Great project! Do you think there might be some advantages to bringing this over to LLaMA-BitNet?
Nice.
That said... I mean...
> The journey to integrate K/V context cache quantisation into Ollama took around 5 months.
??
They incorrectly tagged #7926 which is a 2 line change, instead of #6279 where it was implemented, which made me dig a bit deeper and reading the actual change it seems:
The commit (1) is:
> params := C.llama_context_default_params()
> ...
> params.type_k = kvCacheTypeFromStr(strings.ToLower(kvCacheType)) <--- adds this
> params.type_v = kvCacheTypeFromStr(strings.ToLower(kvCacheType)) <--- adds this
Which has been part of llama.cpp since Dev 7, 2023 (2).So... mmmm... while this is great, somehow I'm left feeling kind of vaguely put-off by the comms around what is really 'we finally support some config flag from llama.cpp that's been there for really quite a long time'.
> It took 5 months, but we got there in the end.
... I guess... yay?
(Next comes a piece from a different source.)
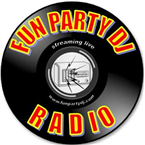 Fun Party DJ Radio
The challenges don't seem like they were technical, but I guess, good job getting it across the line in the end?
[1] - https://github.com/ollama/ollama/commit/1bdab9fdb19f8a8c73ed...
[2] - since https://github.com/ggerganov/llama.cpp/commit/bcc0eb4591bec5...
Shout out to everyone from Ollama and the wider community that helped with the reviews, feedback and assistance along the way. It's great to contribute to such a fantastic project.